Wang et al. compared two different doses of ticagrelor (180 mg loading dose, 90 mg twice daily thereafter and 120-mg loading dose, 60 mg twice daily thereafter) with clopidogrel (300-mg loading dose, 75 mg daily thereafter) in East Asian patients with CTO undergoing PCI.34 At 1-year follow-up, both ticagrelor doses reduced the rate of MACCE (6.4% versus 7.3% versus 14.2%; p=0.023 for the ticagrelor 90 mg, ticagrelor 60 mg and clopidogrel 75 mg group respectively) and target vessel revascularization (2.3% versus 2.8% versus 7.4%, respectively; p=0.047). This was at the expense of higher major bleeding (4.1% versus 0.6% versus 0.6%, respectively; p=0.016) and minor bleeding (23.4% versus 12.4% versus 11.9%, respectively; p=0.004) with 90 mg of ticagrelor, leading the authors to conclude that in East Asian patients with CTO undergoing PCI, 60 mg ticagrelor was as effective as 90 mg and at the same time significantly reduced risk of bleeding. Nevertheless, the patients included in the study were exclusively Asian and the results cannot be extrapolated to other populations. The reduction in MACCE should not be attributed exclusively to the effect of the more potent antiplatelet on CTOs but also to the more effective prevention of thrombotic events triggered by different unstable atheromatous plaques found in patients’ coronary trees.
Revascularization of CTO lesions is one of the most complex subsets of coronary interventions, posing often significant challenges to the interventional cardiologist.

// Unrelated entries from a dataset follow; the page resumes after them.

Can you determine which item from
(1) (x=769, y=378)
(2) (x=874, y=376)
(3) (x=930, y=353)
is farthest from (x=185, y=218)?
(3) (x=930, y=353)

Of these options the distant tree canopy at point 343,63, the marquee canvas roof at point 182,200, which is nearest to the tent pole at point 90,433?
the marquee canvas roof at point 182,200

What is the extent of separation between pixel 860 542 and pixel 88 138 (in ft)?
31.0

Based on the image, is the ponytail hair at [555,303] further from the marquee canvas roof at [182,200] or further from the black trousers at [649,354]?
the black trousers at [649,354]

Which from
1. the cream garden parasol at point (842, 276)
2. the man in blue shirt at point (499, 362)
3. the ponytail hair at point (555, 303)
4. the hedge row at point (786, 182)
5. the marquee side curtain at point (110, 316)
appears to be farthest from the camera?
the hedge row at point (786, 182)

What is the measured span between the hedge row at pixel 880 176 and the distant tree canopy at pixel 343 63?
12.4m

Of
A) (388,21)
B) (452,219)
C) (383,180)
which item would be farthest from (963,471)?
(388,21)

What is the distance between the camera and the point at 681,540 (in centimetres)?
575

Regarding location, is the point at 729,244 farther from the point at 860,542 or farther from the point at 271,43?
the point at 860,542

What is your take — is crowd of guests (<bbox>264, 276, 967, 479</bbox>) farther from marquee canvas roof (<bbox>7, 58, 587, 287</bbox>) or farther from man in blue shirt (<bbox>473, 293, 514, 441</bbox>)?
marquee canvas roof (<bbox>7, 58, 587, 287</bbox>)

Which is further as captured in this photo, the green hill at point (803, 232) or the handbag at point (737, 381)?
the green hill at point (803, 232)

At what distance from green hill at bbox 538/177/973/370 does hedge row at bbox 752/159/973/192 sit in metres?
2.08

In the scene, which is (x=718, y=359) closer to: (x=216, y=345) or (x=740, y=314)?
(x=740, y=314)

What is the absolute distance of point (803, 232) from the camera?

Choosing the optimum periprocedural anticoagulation and antiplatelet agent as well as long term DAPT regimen are of paramount importance. Although emerging data support that bivalirudin can be an effective and safe anticoagulant for CTO interventions, heparin is still the preferred option given the fact that its action can be reversed by protamine administration. Glycoprotein IIb/IIIa receptor inhibitors should be avoided in general, as they have been associated with increased mortality and they can increase bleeding due to an unrecognized minor perforation. Aspirin in combination with clopidogrel for 6–12 months is the standard DAPT in patients who have undergone CTO PCI. The duration of DAPT is individualized after balancing the ischemic and bleeding risk. Finally, in patients with stent underexpansion, left main CTO PCI and more than one CTO PCIs or CTO PCI plus non-CTO PCI during the same procedure, the administration of ticagrelor or prasugrel instead of clopidogrel seems reasonable.